Prior attempts to measure minority carrier lifetimes in semiconductors are described in: O. von Roos, J. Appl. Phys. 50, 3738 (1979); U.S. Pat. No. 4,122,383, O. von Roos; and Weiner, et al., J. Appl. Phys. 55, 3889 (1984).
In the methods of the von Roos publications, devices containing p-n junctions are irradiated by electron beams or monochromatic light to measure minority carrier lifetime. These methods are "destructive" of the sample in the sense that a p-n junction must be formed and ohmic contacts must be applied to measure an electrical signal. In the Weiner, et al. article, a short pulse of incoming laser light is applied to GaAs to trigger a luminescence pulse which decays in a characteristic time. Carrier lifetime is calculated from the decay time. The Weiner et al. method is nondestructive of the material, but is aperiodic and does not provide the accuracy desired in carrier lifetime measurements.

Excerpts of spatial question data

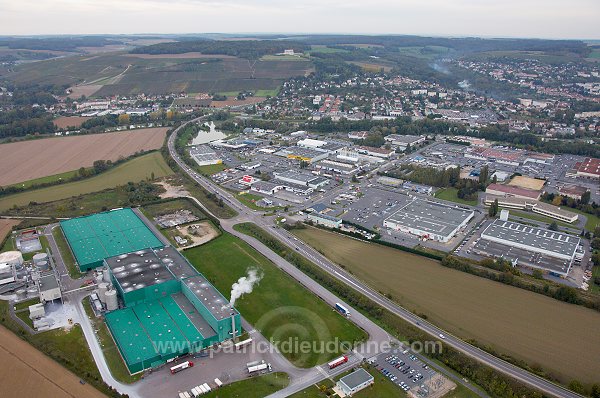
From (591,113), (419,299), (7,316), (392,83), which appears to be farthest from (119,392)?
(392,83)

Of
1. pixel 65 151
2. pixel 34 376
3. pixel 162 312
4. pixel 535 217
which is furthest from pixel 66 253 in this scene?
pixel 535 217

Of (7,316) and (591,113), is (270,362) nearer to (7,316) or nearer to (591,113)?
(7,316)

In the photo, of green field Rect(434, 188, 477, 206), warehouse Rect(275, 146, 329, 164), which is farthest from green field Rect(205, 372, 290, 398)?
warehouse Rect(275, 146, 329, 164)

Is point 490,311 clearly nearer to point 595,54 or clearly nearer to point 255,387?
point 255,387

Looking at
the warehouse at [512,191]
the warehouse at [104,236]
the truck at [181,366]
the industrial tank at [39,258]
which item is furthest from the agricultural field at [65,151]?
the warehouse at [512,191]

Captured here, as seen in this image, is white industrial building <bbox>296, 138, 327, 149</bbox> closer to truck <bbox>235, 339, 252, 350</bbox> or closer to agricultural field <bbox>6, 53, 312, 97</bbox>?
truck <bbox>235, 339, 252, 350</bbox>

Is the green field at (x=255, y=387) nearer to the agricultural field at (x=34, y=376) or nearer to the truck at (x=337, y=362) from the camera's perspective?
the truck at (x=337, y=362)
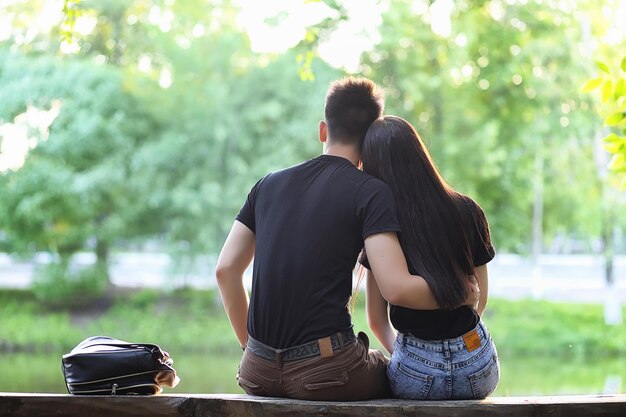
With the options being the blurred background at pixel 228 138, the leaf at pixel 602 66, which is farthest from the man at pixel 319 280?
the blurred background at pixel 228 138

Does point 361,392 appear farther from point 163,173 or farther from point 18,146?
point 18,146

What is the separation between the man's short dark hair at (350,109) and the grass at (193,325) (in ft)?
29.9

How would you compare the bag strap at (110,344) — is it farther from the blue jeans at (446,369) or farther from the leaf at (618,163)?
the leaf at (618,163)

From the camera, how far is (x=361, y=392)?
2051 millimetres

_REQUIREMENTS_:
1. Duplicate the passage on minority carrier lifetime measurement between "In the methods" and "carrier lifetime measurements.", inclusive.
2. List every prior publication or patent cited in the passage on minority carrier lifetime measurement.
3. Write the next part of the passage on minority carrier lifetime measurement, starting after its final sentence.

_RESULTS IN ORDER_:
1.
In the methods of the von Roos publications, devices containing p-n junctions are irradiated by electron beams or monochromatic light to measure minority carrier lifetime. These methods are "destructive" of the sample in the sense that a p-n junction must be formed and ohmic contacts must be applied to measure an electrical signal. In the Weiner, et al. article, a short pulse of incoming laser light is applied to GaAs to trigger a luminescence pulse which decays in a characteristic time. Carrier lifetime is calculated from the decay time. The Weiner et al. method is nondestructive of the material, but is aperiodic and does not provide the accuracy desired in carrier lifetime measurements.

2.
- O. von Roos, J. Appl. Phys. 50, 3738 (1979)
- U.S. Pat. No. 4,122,383, O. von Roos
- Weiner, et al., J. Appl. Phys. 55, 3889 (1984)

3.
The impact of radiative recombination and the reabsorption of recombination radiation on minority-carrier transport in direct band-gap semiconductors has been explored in the following publications: O. von Roos, J. Appl. Phys. 54, 1390 (1983); and O. von Roos, J. Appl. Phys. 54, 2495 (1983). However, they do not treat the time dependent case and do not propose a means for measuring lifetime.
Therefore, it is desirable to provide a method for accurately measuring minority carrier lifetime in a homogeneous sample of a direct band-gap semiconductor, without altering the sample material by introducing a p-n junction or applying ohmic contacts to it.